Viktor DEMIANENKO, Donbasantratsyt State Mining Concern:
“Our city (Krasny Luch) did not vote and I am very happy with it, because our boys would have done it wrong again, picking a wrong candidate. They voted like five years ago and chose a president that we all would have done better without, so I am happy with the results. I think that the person who has come to power has no suicidal inclinations and will try to improve the situation.
“As for my advice to the fifth president, he needs to deal more with the economy and the fight against corruption. The Donbas has always been plundered. Firstly, there are no jobs. All mines are on the brink of collapse. We all went over to gas heating. It was a crime to create the gas supply network in a coal-rich region at all. We cannot sell our coal, although it could be delivered directly to heating plants, creating jobs and funding wages... We need to give a boost to the coal industry and put a stop to Russian gas purchases, instead of kneeling and begging Russia to sell us cheap gas at 265 dollars per 1,000 cubic meters. The government must revive our coal industry and create jobs through it. Programs are available already. People in Kyiv know how to do it. The government must provide the region with electricity and coal, that is all we need to be able to work properly. Living above coal seams and buying gas is a crime.
“As for how to ‘calm’ people living there, the authorities need to go to the region and talk to the locals, talk a lot, explain how and why they are wrong... The miners of the Donbas do not see what is happening in Crimea, and thus cannot learn from mistakes of others.
“The problem with this government is that it does not explain to people how the Russian mines work. They have to show it all, give more info about the Russian economy’s peculiarities, our government’s assistance for the miners, subsidies it allocates to mines. They need to show that our mines are unprofitable from the Russian perspective, so they all would be closed, leaving their employees out of work. The miners will think deeply about it only after they are showed it. For the time being, they still get their money and do not care. Moreover, they have come up with a strange theory that Russia will save them, even though it is bad to be a miner in Russia, as only four mines remain in operation there, having far lower production costs than their Ukrainian competitors.
“They should also show what the Donetsk People’s Republic would bring, including wage levels and working conditions. Waking the miners to reality is a very hard job, but it is doable.”
Oleksandr KOCHUBEI, mine foreman from the Luhansk Mining District:
“The miners in eastern Ukraine have their desires in common with the rest of Ukrainian miners, wanting peace, stability, development of their enterprises, decent wages and a chance to take a good care of their families. We want to have the current leadership pay attention to our problems. I think no one in this country wants to see people, young guys, keep dying in battles.

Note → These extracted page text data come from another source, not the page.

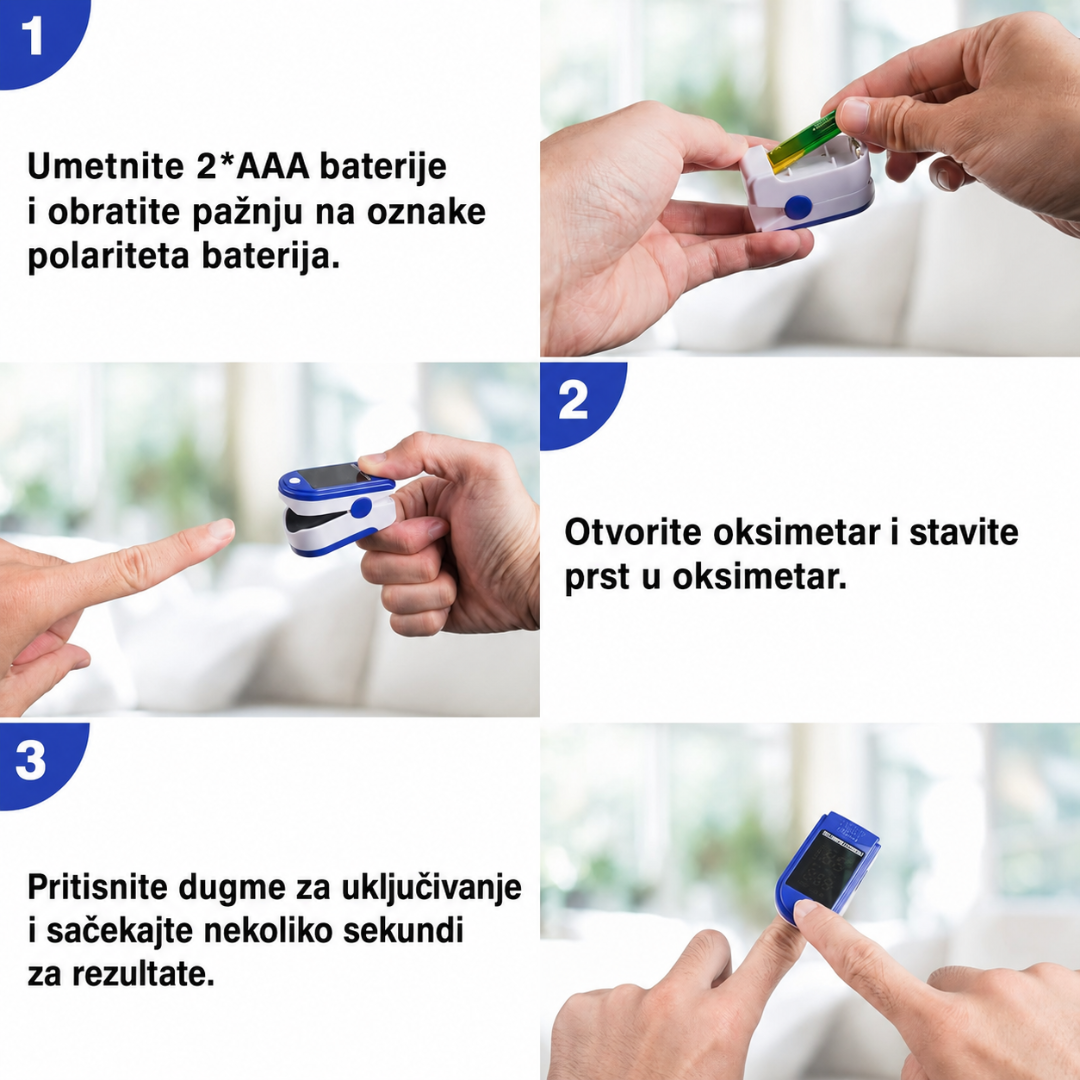 1

Umetnite 2*AAA baterije i obratite pažnju na oznake polariteta baterija.

2

Otvorite oksimetar i stavite prst u oksimetar.

3

Pritisnite dugme za uključivanje i sačekajte nekoliko sekundi za rezultate.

“Very few miners side with the militants, less than 20 percent of those whom I talked to. Everyone has a mind of his own, after all.
“We are still working, but should it keep going where it is going at the moment, we may never see our wages. Everyone is afraid now to work with eastern Ukraine.”
Oleksandr RUDENKO, the division chief of the Vidrodzhennia coal mine, Lvivvuhillia State Mining Concern:
“We are very dependent on the Donbas, as they supply us with coal, machinery, explosives, and more. These links are under great threat now. We are not sure that transferred money will reach the seller, and we cannot deliver our cargoes because everyone is afraid to go to eastern Ukraine. After all, the militants are stopping and robbing vehicles there.
“I call on the miners to rise up and fight back against everyone who stops us from working. We need to do like we did in the 1990s, when all the miners rose up and put the nation’s situation in order.”